If you want to keep it light use .090 diamond plate and add a square tube support to the inside.


----------



## westwatercuban (May 19, 2021)

That's sick! Very intuitive and good job on the design. Due to big lead times, I can only imagine more solutions to our shortages are going to come up. Thank you for sharing!


----------



## wdeutsch (Apr 27, 2020)

Whitewater Worthy Equip said:


> If you want to keep it light use .090 diamond plate and add a square tube support to the inside.

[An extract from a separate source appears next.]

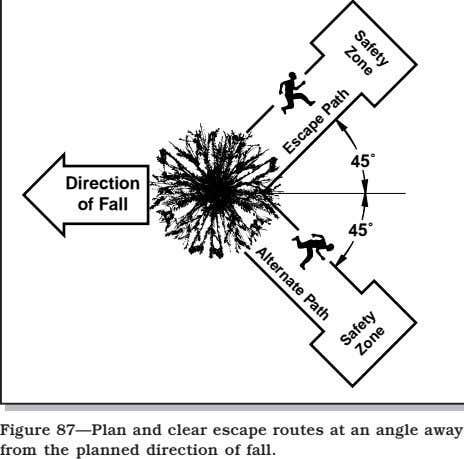Safety Zone Alternate Path 45˚ Direction of Fall 45˚ Figure 87—Plan and clear escape routes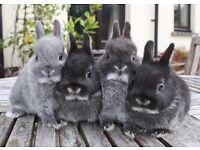 Pure bred cute baby Netherland Dwarf rabbits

Speaking of light.... I've got a sheet of .063 diamond plate lying around and I'm considering using it for side rails. My frame is double rail, spaced 10" on center. I'd be looking at 14" wide decks. Any opinions on whether that'd be too thin a diamond plate to stand up to being walked on with that span?


----------



## westwatercuban (May 19, 2021)

wdeutsch said:


> Speaking of light.... I've got a sheet of .063 diamond plate lying around and I'm considering using it for side rails. My frame is double rail, spaced 10" on center. I'd be looking at 14" wide decks. Any opinions on whether that'd be too thin a diamond plate to stand up to being walked on with that span?


I know I’m not WWE but I can tell you it will work, you just need to add some some sort of support underneath. Like floor joist under your floor. As long as you have that support underneath. The plate should be fine.


----------



## MNichols (Nov 20, 2015)

Hanny said:


> Downriver is 6 month wait for double the cost


Yes, but you get a really nice sticker on your frame, and radiused corners.. They do turn out a nice product, but you need to factor in their overhead, employee costs, advertising, and numerous other pesky little things such as profit, businesses are quite fond of that, it enables them to be around to serve you in the future. 

You bypassed all of that in your DIY build.. Just sayin. Nice DIY though.


----------



## MNichols (Nov 20, 2015)

jamesthomas said:


> Buy a good pipe cutter and you are set


Aluminum pipe has been typically and historically cut using chop saws meant for the woodworking trade, I've seen people cut it with circular saws as well.


----------



## Hanny (Aug 2, 2020)

sonofdad said:


> nice job @Hanny, thanks for sharing! mind sharing more pics when the diamond plate comes in? i'm curious how you're planning to attach it to your frame.
> [/Q
> 
> Radiator hose clamps


----------



## Hanny (Aug 2, 2020)

MNichols said:


> Yes, but you get a really nice sticker on your frame, and radiused corners.. They do turn out a nice product, but you need to factor in their overhead, employee costs, advertising, and numerous other pesky little things such as profit, businesses are quite fond of that, it enables them to be around to serve you in the future.
> 
> You bypassed all of that in your DIY build.. Just sayin. Nice DIY though.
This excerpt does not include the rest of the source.